Saved entries
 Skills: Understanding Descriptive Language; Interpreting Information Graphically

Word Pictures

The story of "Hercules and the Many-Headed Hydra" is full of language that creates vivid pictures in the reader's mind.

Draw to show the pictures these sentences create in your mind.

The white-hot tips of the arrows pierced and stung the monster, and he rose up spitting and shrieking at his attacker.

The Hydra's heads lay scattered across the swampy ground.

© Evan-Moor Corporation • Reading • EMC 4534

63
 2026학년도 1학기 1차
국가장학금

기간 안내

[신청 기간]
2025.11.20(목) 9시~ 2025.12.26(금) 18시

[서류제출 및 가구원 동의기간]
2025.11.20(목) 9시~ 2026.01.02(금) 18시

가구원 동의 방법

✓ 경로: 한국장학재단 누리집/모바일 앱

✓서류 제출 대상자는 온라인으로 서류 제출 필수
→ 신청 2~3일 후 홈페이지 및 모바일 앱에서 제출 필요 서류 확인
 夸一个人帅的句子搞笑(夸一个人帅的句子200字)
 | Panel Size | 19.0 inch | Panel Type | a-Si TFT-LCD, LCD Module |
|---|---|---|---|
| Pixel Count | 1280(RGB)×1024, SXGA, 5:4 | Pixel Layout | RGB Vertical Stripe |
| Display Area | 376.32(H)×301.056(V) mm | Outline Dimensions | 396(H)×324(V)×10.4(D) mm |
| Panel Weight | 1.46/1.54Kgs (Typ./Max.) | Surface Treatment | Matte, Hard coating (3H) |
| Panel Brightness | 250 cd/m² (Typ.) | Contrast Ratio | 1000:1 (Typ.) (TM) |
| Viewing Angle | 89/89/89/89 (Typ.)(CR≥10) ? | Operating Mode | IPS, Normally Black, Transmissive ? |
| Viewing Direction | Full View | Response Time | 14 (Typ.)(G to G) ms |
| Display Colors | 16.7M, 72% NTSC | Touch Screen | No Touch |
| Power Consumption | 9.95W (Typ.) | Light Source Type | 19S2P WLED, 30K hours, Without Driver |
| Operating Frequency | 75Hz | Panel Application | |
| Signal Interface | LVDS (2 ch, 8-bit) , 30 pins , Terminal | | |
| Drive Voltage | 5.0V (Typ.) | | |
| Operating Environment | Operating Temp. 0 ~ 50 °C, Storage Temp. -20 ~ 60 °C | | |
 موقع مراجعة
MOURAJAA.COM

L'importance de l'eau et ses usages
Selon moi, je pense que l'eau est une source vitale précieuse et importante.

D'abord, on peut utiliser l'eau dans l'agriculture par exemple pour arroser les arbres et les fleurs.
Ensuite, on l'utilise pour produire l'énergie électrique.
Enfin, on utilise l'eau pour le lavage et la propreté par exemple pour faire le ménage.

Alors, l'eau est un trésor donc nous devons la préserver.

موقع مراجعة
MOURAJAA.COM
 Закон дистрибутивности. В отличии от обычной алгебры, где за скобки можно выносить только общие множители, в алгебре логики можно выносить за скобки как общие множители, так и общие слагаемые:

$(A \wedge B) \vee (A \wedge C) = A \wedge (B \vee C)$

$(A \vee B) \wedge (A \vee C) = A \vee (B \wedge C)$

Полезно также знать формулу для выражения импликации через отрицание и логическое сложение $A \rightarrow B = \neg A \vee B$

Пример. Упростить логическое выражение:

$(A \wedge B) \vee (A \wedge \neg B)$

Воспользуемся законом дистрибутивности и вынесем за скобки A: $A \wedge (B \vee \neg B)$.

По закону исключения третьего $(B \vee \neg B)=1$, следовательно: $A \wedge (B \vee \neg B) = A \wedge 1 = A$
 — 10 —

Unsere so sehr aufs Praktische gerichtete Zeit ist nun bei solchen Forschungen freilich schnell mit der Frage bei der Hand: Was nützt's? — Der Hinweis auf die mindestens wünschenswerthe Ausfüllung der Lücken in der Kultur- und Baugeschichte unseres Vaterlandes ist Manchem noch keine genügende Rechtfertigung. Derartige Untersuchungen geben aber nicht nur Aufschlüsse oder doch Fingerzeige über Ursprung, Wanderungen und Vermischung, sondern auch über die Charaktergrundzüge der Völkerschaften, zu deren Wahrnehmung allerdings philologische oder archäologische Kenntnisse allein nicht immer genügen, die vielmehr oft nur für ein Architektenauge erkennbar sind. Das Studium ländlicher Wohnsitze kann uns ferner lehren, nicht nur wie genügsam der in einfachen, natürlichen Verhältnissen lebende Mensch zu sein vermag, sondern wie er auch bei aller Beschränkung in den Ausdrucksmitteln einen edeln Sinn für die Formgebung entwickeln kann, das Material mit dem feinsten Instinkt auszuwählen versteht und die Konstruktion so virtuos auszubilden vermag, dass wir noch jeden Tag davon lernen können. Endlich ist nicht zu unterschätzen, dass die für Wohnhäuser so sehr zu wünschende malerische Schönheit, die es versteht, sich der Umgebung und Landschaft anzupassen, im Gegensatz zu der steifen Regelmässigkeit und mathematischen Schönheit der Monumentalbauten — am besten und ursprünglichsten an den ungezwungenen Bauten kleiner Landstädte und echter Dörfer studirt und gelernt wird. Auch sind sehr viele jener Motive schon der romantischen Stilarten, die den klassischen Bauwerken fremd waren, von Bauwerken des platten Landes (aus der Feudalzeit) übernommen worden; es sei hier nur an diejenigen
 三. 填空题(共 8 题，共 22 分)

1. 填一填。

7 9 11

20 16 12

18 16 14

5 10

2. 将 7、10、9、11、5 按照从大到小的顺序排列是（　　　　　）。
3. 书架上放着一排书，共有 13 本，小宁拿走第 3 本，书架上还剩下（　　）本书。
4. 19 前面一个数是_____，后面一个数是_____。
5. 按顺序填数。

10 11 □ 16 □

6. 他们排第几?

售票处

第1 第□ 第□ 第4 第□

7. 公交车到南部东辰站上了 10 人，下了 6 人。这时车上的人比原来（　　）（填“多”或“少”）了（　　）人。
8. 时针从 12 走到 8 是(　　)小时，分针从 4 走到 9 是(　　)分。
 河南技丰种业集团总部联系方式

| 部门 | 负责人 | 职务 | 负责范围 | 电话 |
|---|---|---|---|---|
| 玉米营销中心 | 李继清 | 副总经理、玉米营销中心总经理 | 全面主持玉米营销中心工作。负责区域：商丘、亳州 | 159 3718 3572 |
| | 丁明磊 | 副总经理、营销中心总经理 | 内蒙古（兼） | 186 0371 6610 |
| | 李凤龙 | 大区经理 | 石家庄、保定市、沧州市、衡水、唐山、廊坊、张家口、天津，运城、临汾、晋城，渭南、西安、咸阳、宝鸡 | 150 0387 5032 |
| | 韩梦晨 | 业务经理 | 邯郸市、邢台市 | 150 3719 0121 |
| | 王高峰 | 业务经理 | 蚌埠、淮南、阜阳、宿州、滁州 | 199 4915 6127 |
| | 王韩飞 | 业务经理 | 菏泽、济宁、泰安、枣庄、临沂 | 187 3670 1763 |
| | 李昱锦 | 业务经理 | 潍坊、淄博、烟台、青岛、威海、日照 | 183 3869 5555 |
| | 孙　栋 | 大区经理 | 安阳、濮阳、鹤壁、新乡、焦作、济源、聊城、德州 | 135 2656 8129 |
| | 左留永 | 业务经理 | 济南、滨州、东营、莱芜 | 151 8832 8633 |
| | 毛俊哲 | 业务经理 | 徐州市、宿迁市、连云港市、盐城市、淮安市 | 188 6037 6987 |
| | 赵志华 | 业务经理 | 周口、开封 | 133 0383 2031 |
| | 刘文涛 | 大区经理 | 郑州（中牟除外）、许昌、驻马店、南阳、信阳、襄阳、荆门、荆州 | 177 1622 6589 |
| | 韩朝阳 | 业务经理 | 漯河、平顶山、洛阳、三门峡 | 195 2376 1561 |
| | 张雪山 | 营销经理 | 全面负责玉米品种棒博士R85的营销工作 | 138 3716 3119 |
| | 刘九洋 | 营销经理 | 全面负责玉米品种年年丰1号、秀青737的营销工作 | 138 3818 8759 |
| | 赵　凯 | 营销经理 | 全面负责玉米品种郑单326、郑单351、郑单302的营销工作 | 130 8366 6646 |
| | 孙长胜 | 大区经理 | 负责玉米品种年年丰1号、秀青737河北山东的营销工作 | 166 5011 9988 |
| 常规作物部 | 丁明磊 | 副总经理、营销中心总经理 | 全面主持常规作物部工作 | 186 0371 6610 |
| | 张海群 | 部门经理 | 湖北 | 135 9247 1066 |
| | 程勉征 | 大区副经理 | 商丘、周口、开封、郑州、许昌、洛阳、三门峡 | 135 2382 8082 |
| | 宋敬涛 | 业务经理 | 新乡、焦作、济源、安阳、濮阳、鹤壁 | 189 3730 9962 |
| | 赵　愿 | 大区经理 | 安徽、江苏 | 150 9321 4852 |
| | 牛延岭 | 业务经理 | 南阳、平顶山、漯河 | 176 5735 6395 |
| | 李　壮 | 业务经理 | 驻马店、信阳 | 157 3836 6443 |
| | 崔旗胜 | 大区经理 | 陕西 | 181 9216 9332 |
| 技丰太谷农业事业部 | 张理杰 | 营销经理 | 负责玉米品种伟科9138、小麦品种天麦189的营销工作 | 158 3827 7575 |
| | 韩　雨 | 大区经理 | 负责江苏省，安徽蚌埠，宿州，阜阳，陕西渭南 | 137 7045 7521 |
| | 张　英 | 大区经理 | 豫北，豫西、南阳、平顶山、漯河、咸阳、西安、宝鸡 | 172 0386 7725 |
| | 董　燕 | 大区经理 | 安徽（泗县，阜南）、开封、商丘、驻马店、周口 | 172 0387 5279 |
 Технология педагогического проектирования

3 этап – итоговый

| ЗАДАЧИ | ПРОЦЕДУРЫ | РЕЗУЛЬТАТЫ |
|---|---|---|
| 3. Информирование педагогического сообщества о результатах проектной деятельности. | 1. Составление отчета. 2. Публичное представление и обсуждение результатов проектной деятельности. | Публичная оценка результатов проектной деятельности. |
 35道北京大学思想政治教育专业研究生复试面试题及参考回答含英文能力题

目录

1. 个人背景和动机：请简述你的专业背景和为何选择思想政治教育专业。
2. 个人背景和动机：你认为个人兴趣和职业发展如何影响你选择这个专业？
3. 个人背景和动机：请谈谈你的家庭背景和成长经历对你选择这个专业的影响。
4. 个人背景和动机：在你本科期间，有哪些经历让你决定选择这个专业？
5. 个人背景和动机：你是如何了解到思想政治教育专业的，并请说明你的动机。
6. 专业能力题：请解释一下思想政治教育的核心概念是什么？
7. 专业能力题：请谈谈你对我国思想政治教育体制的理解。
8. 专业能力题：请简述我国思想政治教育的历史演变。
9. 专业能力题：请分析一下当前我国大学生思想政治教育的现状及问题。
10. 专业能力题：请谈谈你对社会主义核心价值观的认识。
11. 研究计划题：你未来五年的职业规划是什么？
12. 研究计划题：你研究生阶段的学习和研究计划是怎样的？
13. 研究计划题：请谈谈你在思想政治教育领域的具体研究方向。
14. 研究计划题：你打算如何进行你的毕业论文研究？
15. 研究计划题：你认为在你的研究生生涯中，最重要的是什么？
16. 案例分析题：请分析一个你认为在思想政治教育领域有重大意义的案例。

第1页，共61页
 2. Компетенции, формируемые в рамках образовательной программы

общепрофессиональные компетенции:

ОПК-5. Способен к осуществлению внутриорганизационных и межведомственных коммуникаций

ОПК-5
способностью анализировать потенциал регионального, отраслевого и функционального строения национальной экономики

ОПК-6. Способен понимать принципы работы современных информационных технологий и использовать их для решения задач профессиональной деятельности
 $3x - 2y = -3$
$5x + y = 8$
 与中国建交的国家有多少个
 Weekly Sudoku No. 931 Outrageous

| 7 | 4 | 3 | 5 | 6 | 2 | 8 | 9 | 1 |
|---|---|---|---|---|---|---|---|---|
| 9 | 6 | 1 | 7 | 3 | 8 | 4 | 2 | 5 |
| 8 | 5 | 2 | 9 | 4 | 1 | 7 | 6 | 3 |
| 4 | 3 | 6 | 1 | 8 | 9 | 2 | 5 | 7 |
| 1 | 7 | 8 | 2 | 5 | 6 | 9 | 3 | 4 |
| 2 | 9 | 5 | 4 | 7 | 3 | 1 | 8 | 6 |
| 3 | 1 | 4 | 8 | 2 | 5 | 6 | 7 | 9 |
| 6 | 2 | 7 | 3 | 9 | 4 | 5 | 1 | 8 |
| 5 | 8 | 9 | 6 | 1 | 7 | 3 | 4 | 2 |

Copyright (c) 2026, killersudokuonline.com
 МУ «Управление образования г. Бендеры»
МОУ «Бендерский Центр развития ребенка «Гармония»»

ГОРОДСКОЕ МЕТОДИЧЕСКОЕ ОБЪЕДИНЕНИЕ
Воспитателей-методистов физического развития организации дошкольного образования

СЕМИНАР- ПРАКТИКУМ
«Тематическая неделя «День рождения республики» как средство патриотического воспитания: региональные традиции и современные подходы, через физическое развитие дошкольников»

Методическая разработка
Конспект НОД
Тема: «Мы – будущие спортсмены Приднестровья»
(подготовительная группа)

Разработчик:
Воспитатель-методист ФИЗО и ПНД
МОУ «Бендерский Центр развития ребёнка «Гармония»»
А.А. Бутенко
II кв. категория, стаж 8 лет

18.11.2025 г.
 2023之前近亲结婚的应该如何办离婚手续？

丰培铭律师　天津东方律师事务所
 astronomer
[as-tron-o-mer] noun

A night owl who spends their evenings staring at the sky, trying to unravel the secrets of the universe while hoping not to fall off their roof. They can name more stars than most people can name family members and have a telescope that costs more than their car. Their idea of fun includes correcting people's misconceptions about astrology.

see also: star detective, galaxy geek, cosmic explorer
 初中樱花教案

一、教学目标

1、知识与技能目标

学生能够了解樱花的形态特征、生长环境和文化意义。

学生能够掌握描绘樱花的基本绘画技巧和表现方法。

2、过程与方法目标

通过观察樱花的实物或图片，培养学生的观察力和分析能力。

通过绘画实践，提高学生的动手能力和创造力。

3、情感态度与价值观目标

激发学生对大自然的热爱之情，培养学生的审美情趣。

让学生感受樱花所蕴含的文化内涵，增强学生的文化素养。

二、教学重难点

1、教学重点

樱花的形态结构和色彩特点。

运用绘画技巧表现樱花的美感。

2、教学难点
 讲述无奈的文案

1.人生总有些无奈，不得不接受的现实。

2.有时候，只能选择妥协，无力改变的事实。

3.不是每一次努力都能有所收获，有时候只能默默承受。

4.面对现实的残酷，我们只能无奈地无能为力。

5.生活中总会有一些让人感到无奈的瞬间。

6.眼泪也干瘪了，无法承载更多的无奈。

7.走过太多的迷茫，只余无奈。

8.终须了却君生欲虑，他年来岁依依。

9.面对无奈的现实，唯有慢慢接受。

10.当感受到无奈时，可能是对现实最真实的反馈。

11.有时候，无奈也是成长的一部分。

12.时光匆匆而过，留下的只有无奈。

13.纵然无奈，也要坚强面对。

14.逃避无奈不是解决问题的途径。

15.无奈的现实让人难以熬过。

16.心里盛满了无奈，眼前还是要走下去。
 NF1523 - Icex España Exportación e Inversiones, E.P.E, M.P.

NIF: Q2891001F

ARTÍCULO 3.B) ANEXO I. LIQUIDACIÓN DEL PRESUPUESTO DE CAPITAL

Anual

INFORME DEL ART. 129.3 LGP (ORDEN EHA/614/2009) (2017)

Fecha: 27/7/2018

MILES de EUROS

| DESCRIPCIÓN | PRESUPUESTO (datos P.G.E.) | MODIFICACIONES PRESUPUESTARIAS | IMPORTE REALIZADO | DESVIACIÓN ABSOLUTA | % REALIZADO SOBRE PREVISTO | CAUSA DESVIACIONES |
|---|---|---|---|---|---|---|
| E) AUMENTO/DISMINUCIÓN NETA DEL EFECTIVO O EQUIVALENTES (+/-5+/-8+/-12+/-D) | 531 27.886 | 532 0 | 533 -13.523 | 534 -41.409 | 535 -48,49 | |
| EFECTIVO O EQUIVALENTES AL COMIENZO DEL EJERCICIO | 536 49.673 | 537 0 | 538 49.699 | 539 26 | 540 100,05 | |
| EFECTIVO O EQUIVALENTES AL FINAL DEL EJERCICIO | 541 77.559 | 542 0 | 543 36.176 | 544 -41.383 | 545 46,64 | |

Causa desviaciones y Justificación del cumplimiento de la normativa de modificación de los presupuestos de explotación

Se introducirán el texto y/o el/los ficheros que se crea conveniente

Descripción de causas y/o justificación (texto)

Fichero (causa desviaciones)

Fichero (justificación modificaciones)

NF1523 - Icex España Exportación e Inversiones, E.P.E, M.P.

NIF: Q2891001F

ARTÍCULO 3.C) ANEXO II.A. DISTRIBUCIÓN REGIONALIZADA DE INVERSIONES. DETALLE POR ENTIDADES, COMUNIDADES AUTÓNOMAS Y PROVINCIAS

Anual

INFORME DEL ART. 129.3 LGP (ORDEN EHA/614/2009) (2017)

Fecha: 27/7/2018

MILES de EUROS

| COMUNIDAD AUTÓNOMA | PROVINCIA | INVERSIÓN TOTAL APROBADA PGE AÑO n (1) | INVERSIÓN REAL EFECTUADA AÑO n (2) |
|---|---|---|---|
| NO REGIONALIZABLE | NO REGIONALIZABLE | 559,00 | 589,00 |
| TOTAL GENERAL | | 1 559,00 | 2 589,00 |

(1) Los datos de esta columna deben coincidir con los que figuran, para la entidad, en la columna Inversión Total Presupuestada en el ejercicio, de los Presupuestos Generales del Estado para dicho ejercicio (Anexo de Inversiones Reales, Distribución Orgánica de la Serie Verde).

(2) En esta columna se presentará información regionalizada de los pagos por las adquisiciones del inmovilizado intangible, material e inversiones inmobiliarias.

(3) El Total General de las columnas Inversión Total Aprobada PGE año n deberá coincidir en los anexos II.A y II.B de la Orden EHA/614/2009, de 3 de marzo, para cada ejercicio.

§ **EXERCISE PROMPT**
Wherever the string "Гармония" is found in the entries, copy the line it sits in.

§ **RESPONSE TO THIS EXERCISE**
МОУ «Бендерский Центр развития ребенка «Гармония»»
МОУ «Бендерский Центр развития ребёнка «Гармония»»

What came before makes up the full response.